◆ Text provided
## Start
# Blisters From Weightlifting



## Tombo (Feb 21, 2009)

Anyone else get these?

I couldn't even finish my set of tricep pulldowns as my hands were in agony.


----------



## Guest (Nov 3, 2011)

My hands often end up looking like a lepers arrse, but its not stopping me working out. Perhaps it is something other than the gym (work related etc.)


----------



## Ginger Ben (Oct 5, 2010)

It happens mate, you can either wear gloves (like a little girl) or use chalk whch helps your grip and to some extent reduces calluses. However you will always get them and with time your hands harden up and it'll be fine.


----------



## Lukeg (Mar 6, 2011)

they shouldnt be blisters ... theyre calouses [sp]

wear gloves?


----------



## flinty90 (Jul 1, 2010)

its part of the fun mate. chew the callusses off when your hungry or pick at them when your bored , easy !!!


----------



## Breda (May 2, 2011)

they are called calluses mate, we all have them.... They seperate the men from the boys


----------



## Breda (May 2, 2011)

Lukeg said:


> they shouldnt be blisters ... theyre calouses [sp]
> 
> wear gloves?


Gloves are for ****!!!


----------



## TheManners (Oct 22, 2011)

It's mildly entertaining picking them at work. Can someone link me a decent priced chalk online. Thanks


----------



## Guest (Nov 3, 2011)

Just keep going m8, your hands eventually turn into leather and they dont bother you as much.


----------



## retro-mental (Dec 2, 2010)

nodrog said:


> My hands often end up looking like a lepers arrse, but its not stopping me walking like a flid bummer mincer across the road infront of school kids out. Perhaps it is ****ing related


^^^^

FIXED

OP put a skirt on !!!!


----------



## BLUTOS (Mar 5, 2005)

Get used to em mate, a couple years back my callouses on me mitts ripped off on a heavy set of dead lifts, I wont wear gloves but now pumice me palms so they aint to knarly.


----------



## j-man (Oct 6, 2011)
## End
◆ Recorded data
## Start
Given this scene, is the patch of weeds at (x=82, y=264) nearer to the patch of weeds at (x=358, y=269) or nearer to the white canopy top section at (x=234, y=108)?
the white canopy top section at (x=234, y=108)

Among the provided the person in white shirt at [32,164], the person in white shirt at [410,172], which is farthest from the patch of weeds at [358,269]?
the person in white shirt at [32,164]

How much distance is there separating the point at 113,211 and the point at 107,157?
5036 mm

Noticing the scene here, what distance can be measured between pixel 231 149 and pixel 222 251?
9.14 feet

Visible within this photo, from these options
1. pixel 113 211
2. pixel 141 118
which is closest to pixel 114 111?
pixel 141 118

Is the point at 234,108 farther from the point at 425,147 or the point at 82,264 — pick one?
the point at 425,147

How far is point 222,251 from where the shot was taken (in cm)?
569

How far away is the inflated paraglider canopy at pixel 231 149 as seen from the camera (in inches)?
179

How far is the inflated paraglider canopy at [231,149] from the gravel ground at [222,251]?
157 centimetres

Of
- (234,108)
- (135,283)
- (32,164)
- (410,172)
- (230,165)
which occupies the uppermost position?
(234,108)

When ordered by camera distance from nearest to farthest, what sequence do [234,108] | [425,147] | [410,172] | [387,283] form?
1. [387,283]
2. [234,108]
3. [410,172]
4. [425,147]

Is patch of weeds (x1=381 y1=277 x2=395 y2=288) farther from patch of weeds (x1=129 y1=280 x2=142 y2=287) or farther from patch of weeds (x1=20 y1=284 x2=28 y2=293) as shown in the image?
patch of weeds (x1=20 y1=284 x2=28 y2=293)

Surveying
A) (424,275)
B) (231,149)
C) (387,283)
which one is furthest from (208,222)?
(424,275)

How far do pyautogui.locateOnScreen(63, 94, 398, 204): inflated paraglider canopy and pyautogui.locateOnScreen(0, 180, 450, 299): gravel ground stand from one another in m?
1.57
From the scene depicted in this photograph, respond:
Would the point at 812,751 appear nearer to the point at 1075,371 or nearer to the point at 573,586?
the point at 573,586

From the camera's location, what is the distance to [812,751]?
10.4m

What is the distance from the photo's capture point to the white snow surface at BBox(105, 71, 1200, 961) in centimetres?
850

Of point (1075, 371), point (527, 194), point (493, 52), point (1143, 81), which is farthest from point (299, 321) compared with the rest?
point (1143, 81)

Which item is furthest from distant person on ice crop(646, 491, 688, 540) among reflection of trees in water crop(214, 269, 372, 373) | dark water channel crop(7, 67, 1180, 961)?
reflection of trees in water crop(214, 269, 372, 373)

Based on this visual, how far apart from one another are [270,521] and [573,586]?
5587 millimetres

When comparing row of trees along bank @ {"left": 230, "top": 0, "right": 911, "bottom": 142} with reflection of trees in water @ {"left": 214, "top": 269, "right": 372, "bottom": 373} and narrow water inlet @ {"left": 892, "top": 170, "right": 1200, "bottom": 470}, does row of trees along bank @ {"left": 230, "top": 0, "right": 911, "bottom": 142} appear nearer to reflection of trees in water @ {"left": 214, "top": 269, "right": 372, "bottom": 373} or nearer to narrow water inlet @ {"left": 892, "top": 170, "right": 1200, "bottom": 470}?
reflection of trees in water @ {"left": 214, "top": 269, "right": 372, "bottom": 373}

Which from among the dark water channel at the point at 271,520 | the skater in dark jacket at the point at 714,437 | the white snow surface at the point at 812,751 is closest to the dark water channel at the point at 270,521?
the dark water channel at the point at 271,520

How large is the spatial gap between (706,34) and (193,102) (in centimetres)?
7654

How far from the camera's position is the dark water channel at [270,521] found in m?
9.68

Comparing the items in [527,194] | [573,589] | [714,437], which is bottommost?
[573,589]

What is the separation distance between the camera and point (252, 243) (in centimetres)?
## End
◆ What this exercise asks
A. Reproduce a passage from the weightlifting blisters thread above, starting at the words "## BLUTOS (Mar" and ending after the words "(Oct 6, 2011)".
B. In the weightlifting blisters thread, what exercise was Tombo unable to finish a set of?

◆ The responses
A.
## BLUTOS (Mar 5, 2005)

Get used to em mate, a couple years back my callouses on me mitts ripped off on a heavy set of dead lifts, I wont wear gloves but now pumice me palms so they aint to knarly.


----------



## j-man (Oct 6, 2011)

B. Tricep pulldowns.